▸ **Selected excerpt**:

Search The Line of Best Fit
Search The Line of Best Fit

TLOBF Interview // DD/MM/YYYY

02 November 2010, 11:25 | Written by Jen Long
(Tracks)

Over a year and a half ago I was stood on a rooftop in Austin, drink in hand, watching Marnie Stern. The sun was shining and I was pretty damn happy. And then I looked at the time and realised I was completely missing DD/MM/YYYY. I ran like a frenzied idiot across two streets, through traffic, up an escalator, and into the middle of their set to find five bodies convulsing on stage, a million times more frantic than my sweaty little jog.

Despite the grey wire carpet and strip lighting of the conference room stage, they completely blew me away. So I was gutted to miss them last time they played the UK, especially after loving new record Black Square. The good news is they’re back this week. The bad news is I’m probably going to miss them again, but here’s some words with Matt King, their synth player/drummer/saxophonist to convince you they’re an awesome live prospect worth catching if you’re lucky enough…

Tell me what you’re doing at this exact moment.

I’m actually cleaning out a silk screen, for some t-shirts, for DD/MM/YYYY.

Ah, because you design all your own artwork and t-shirts and stuff, don’t you?

▸ **Your tasks**:
[1] Change "silk screen" to "printing screen" in the interview with DD/MM/YYYY, and give the passage again, beginning at the words "Tell me what" and stopping after "stuff, don’t you?".
[2] Extend the interview with DD/MM/YYYY, starting after its final line.
The data placed after this point are not required.

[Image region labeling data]
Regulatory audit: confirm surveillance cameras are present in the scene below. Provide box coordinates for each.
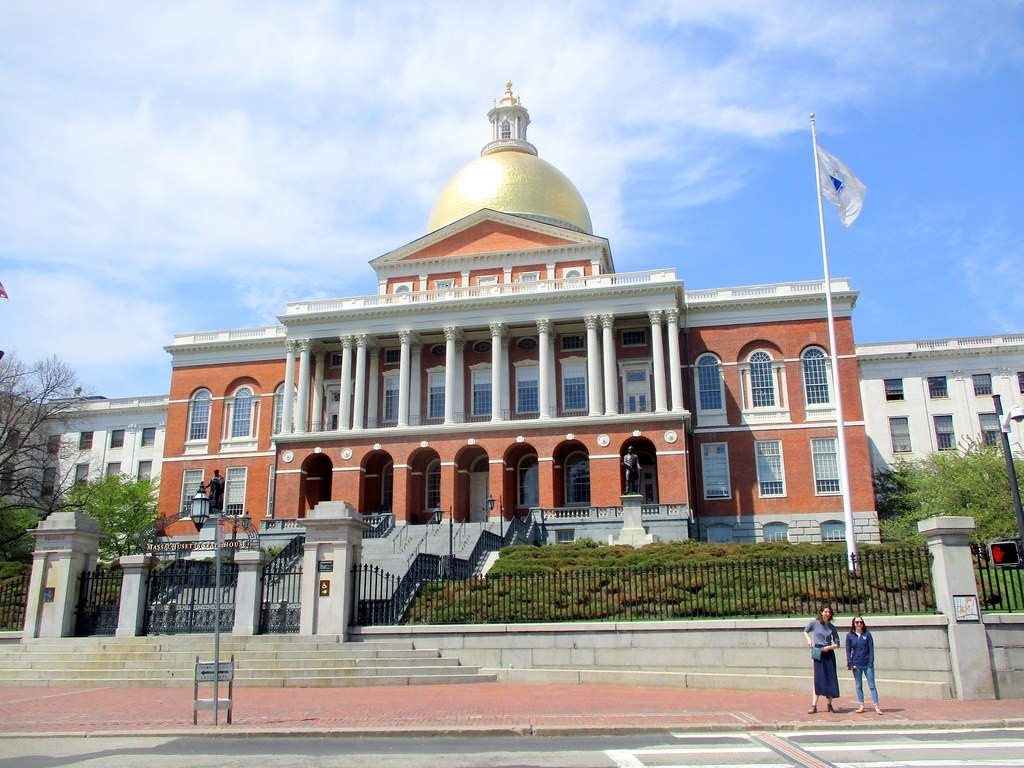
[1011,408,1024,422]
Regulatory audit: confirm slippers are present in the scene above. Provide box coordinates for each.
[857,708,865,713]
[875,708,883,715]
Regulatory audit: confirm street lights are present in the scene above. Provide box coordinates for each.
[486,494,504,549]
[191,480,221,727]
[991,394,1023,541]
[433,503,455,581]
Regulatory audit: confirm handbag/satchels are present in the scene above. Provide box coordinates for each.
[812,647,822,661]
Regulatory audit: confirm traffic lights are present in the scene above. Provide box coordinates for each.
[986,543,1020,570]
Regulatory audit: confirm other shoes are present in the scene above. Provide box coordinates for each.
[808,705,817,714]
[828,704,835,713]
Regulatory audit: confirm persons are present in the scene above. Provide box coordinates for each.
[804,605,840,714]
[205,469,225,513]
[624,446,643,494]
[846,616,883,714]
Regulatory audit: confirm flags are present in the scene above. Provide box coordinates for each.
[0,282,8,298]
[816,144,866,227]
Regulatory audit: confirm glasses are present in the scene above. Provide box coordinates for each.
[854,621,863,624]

▸ **Answers in order**:
[1]
Tell me what you’re doing at this exact moment.

I’m actually cleaning out a printing screen, for some t-shirts, for DD/MM/YYYY.

Ah, because you design all your own artwork and t-shirts and stuff, don’t you?

[2]
For the most part. Thomas, the guitar player/drummer/singer in the band also does some. He’s more like an illustrator, but I actually make all the shirts and do a lot of the design. Yeah, we try and do as much stuff like that as we can.

Is there someone at your door?

Oh no! I’m just cleaning out the screen, just so it doesn’t get… It’s a busy shop here.

Can you just tell me a bit about the band? Sort of the boring, basic story you have to tell every journalist you speak to.

Yeah, well basically we just came together in 2003, so that’s like, almost seven years ago. Two different bands that formed into one and started to really work at things and challenge ourselves and then people started asking us to play shows outside of our city, and outside of our country. And then people started asking us to play in the UK and all over Europe and we’ve just been making music together, and travelling and challenging ourselves, you know; physically and mentally.

Because you’ve played SXSW like 2008, 2009 and 2010, is it going to be four years in a row?

I don’t know if we’re going to because we had plans for our album to come out in Japan and Australia so that might still happen, which, as much as I love Austin, I think I would also really love Japan and Australia.

We’ll take whatever opportunity is given to us. So if the opportunity is in Austin then we’ll definitely go. We’ve always been a band that as long as it’s possible for us to do and it seems logical, might as well do it because it’ll be fun, it’ll be another experience.

I saw you play at SXSW, I think it was in 2009 in the conference centre in one of those horrible rooms with grey carpet and Formica divides.

Yeah, where people pick up their wrist passes and stuff like that?

Yeah!

Yeah, that was really funny. We just got asked to play at the conference centre and I forget… They offered us like, free hamburgers or something and we were like, yeah we could do that. We don’t have any plans that morning!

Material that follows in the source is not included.